Yandaş olanlar gazetecilik yapmakta pek kötü koşullara rağmen direnenlerden iftiranın büyüğünü, küfrün galizini esirgemezler, bu iş onlara yakışır da sana ne oluyor sansasyonla gazetecilik yapılabileceğini zanneden fikir fukarası garibim.
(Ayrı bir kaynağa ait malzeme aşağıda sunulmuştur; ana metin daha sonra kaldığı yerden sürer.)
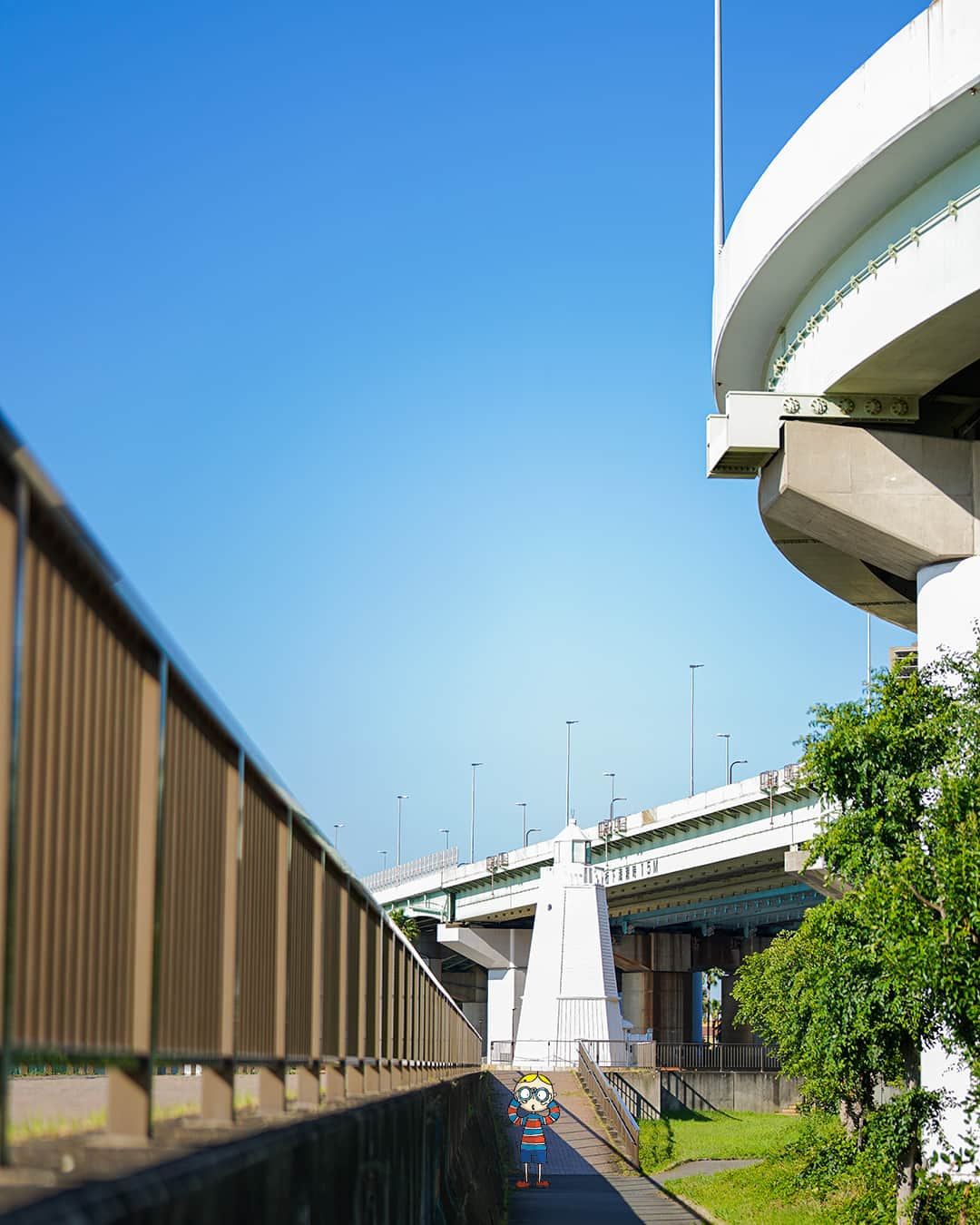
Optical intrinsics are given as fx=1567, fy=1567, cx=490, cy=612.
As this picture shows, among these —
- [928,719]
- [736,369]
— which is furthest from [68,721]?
[736,369]

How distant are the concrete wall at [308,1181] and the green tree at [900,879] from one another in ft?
16.4

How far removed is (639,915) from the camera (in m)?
91.7

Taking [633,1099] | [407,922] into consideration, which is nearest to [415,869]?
[407,922]

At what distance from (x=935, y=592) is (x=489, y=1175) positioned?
12050 mm

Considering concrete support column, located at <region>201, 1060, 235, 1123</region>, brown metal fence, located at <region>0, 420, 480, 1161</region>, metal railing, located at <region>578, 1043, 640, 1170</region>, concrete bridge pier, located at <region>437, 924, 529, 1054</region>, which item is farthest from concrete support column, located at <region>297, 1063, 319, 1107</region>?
concrete bridge pier, located at <region>437, 924, 529, 1054</region>

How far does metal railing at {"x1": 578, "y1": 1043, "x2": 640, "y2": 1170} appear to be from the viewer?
44.8 metres

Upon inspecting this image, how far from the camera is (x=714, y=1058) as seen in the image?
8731 centimetres

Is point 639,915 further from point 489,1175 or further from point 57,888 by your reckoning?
point 57,888

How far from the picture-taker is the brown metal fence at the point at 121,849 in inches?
156

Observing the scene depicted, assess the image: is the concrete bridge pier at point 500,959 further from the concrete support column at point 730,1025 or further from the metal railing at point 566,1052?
the concrete support column at point 730,1025

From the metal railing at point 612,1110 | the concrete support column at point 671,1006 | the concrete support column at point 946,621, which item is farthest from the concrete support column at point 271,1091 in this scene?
the concrete support column at point 671,1006

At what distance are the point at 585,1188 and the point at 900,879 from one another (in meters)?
20.9

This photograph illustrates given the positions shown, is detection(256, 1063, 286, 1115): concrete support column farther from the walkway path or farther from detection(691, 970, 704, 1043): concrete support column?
detection(691, 970, 704, 1043): concrete support column

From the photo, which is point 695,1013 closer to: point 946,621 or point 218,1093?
point 946,621
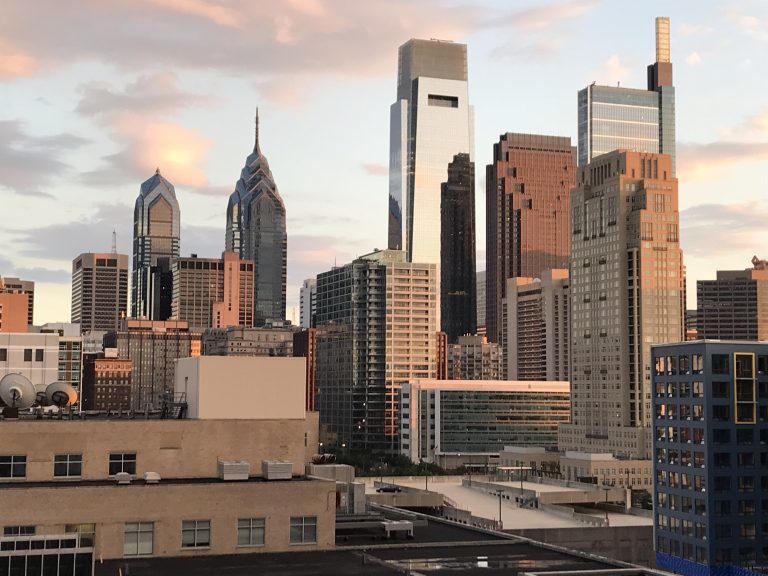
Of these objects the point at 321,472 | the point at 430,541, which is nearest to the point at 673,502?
the point at 321,472

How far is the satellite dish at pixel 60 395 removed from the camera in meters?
73.9

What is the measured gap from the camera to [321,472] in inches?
3492

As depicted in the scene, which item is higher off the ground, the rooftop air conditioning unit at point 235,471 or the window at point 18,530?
the rooftop air conditioning unit at point 235,471

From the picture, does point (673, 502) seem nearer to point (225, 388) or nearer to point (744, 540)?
point (744, 540)

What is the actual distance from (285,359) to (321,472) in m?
18.9

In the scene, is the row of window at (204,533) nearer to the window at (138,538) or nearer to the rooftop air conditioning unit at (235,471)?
the window at (138,538)

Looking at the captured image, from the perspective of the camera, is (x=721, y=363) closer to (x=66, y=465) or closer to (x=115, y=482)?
(x=115, y=482)

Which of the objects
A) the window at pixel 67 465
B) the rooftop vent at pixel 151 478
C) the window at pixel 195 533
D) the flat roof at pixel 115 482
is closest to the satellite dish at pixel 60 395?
the window at pixel 67 465

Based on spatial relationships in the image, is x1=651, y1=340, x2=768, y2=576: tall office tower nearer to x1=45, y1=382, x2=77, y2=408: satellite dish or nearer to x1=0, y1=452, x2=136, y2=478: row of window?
x1=45, y1=382, x2=77, y2=408: satellite dish

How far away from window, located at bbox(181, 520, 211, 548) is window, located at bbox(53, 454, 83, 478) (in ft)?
25.1

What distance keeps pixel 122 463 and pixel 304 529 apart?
1129cm

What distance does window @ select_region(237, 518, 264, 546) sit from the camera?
6241 cm

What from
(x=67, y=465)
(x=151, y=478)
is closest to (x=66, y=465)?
(x=67, y=465)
Eskiden beri mesleğinin, mezhebinin, usulünün erkânının böyle olduğunu seni tanımayanlardan gizlemeyi başarsan da pek çabuk dökülüyor foyan. Madem gazetecilik nedir bilmiyorsun, iftirayla gazetecilik yapılır sanıyorsun, onun bunun oyununa gelme, uzun yıllardır zindanda başı dik yatan Doğu’nun onuruna leke sürme hiç değilse. Yok, “Onun da bu iftiradan haberi var” dersen, sana inanmayacağımı da şimdiden bil.

***

Ama senin maksadın, Cemaat-AKP kavgasında bir tarafı kollamak ve bunun için de “Cumhuriyet’in Cemaatçi olduğu” yalanından medet ummaksa, vazgeç bu işten be kardeşim. Hem kimse sana inanmaz, hem de korkma, hükümeti kollayacaksın da utanıp sıkılıyorsun yaptığın işten, lafı dolandırıyorsun diye kimse sana bir şey demez. “Bunlarda ideoloji ve ona uygun strateji zaten bulunmaz, bugünkü taktikleri de buymuş” der geçer gider.
Ne demeli bilmem ki sana, oturmuş, üşenmemiş, “Cumhuriyet Cemaatçi oldu” diye yazmışsın, beni güldürdün sabah sabah, Allah da seni güldürsün.